Abstract
(type = abstract)
Polymethoxyflavones (PMFs) are a unique class of flavonoids that have at least two methoxy groups on the flavone skeleton. About 80 PMFs have been identified from the citrus so far. Among them, tangeretin and nobiletin are the two most prevalent PMFs and widely studied for their biological activities. PMFs have demonstrated a broad spectrum of bioactivities, including neuroprotection, anti-inflammatory, anti-cancer, anti-obesity, anti-atherosclerosis activities. In particular, emerging studies find that PMFs have beneficial effect to maintain the metabolic homeostasis by regulating signals coordinating multiple organs, including the brain, pancreas, liver, adipose tissues, muscles and gastrointestinal (GI) track. However, the underlying mechanisms of their anti-obesity effect still remain unclear. This study aims to explore the anti-obesity activity and biological fate of PMFs in in vivo by investigating their bioavailability, biotransformation and interaction with gut microbiota. Besides, we also have developed delivery systems with the aim of improving PMFs bioavailability. The delivery systems are found to play important roles on the biological fate of PMFs, and thus may influence their bioefficacy in vivo.
In the first part of this work, we have studied the interplay of PMFs and gut microbiota and its implication for obesity control. Using the high fat diet (HFD) induced obese mice, we investigate the modulation effect on gut microbiota by PMFs extracted from the aged citrus peels. PMFs are found to have prebiotic effect by reducing biomarkers of microbial dysbiosis caused by HFD and promoting beneficial bacteria, such as Bifidobacteria and Lactobacillius. PMFs treatment increases the fecal short chain fatty acids (SCFA) production. The metagenomic analysis of the feces shows that the xenobiotics metabolism of the gut microbiota is enhanced by PMFs treatment. Besides, we also study the biotransformation of nobiletin by gut microbiota and in the host organs (in the liver and brain) after 8-week feeding of nobiletin for the HFD-fed mice. The concentration ratio of demethylated metabolites in feces increases dramatically in the feces during the 8 weeks. Both the metagenomics and biotransformation analysis suggest that the long-term metabolic input of PMFs would enable gut microbiota with enhanced biotransformation activity for metabolizing PMFs.
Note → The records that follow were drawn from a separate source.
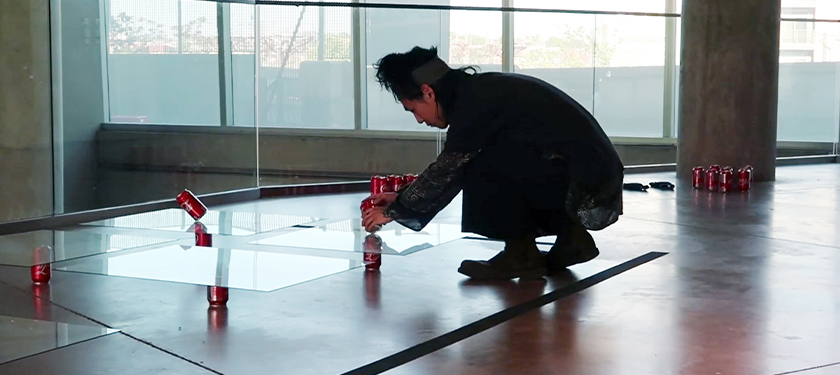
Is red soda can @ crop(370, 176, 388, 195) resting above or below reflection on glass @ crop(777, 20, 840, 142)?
below

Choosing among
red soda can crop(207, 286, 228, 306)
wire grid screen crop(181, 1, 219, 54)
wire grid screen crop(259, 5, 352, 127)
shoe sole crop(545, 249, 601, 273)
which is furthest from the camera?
wire grid screen crop(259, 5, 352, 127)

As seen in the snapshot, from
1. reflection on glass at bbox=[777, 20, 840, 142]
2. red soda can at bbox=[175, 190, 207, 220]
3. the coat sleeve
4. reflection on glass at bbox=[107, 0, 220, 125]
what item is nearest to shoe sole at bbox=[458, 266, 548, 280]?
the coat sleeve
PMFs have shown good anti-obesity activity from recent studies. However, the biological fate of PMFs in vivo remains unclear. The second part of this study is to compare the bioavailability and biotransformation of a typical PMF--nobiletin in the lean- and obese rats. From the excretion study, gut microbiota demonstrates higher extent of demethylation activity than the host, since more di-demethylated nobiletin is found in the feces than the urine. The bioavailability of nobiletin in the lean- and obese- rats is similar, which is about 20%. Higher ratio of demethylated metabolites to nobiletin was found in the feces and plasma in the obese rats than the lean rats after oral administration of 100mg/kg nobiletin. The metabolites profile in the plasma after intravenous injection does not show significant difference for lean- and obese rats. Comparing the results for the oral and injected administration, it suggests that gut microbiota (the microbiome from the lean- and obese rats) plays important role on the biotransformation of PMFs in vivo.
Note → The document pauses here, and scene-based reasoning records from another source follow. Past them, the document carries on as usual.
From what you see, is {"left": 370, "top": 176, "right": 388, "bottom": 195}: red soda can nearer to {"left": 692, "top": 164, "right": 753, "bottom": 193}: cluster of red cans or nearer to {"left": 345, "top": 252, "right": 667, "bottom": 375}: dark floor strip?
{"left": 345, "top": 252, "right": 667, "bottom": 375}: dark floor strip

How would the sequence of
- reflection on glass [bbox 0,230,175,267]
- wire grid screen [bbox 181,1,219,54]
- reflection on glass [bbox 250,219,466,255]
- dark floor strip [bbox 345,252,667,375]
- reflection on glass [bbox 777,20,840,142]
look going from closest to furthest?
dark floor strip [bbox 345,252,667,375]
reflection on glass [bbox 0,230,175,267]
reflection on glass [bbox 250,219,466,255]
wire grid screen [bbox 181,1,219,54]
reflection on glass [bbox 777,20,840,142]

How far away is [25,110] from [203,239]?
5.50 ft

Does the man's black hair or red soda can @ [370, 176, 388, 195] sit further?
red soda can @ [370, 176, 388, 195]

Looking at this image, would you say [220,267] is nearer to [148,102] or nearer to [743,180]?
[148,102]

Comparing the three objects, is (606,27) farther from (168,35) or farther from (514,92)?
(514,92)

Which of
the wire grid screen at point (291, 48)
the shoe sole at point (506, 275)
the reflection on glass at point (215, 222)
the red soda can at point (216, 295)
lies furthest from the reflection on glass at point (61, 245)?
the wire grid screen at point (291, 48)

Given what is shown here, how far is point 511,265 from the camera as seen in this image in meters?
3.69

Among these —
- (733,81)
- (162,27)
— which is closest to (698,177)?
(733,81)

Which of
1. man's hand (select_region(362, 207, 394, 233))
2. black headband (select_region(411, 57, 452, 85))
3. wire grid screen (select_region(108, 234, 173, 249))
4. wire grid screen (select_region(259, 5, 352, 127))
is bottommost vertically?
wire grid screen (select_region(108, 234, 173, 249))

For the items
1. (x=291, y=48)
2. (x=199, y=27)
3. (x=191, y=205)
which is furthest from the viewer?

Due to the multiple methoxy groups, PMFs have poor water solubility. We have developed two emulsion systems to enhance the bioavailability of PMFs: the conventional emulsion and organogel-based emulsion. The lecithin-based conventional emulsion with 1% nobiletin has an average droplet size of around 330 nm; has the viscoelastic and gel-like behavior; but could not completely prevent the crystallization of PMFs. According to the pharmacokinetic study using rat model, the conventional emulsion can increase the bioavailable nobiletin and its major metabolite in the blood by about 2 times, as compared to the oil suspension. To further optimize the emulsion formulation, we develop the organogel-based emulsion, which increases the solubility of PMFs by about 3.5 times in the oil phase without crystallization in the room temperature. Furthermore, from the in vitro lipolysis results, the organogel-based emulsion shows better efficiency to improve the bioaccessibility of PMFs, compared to the conventional emulsion.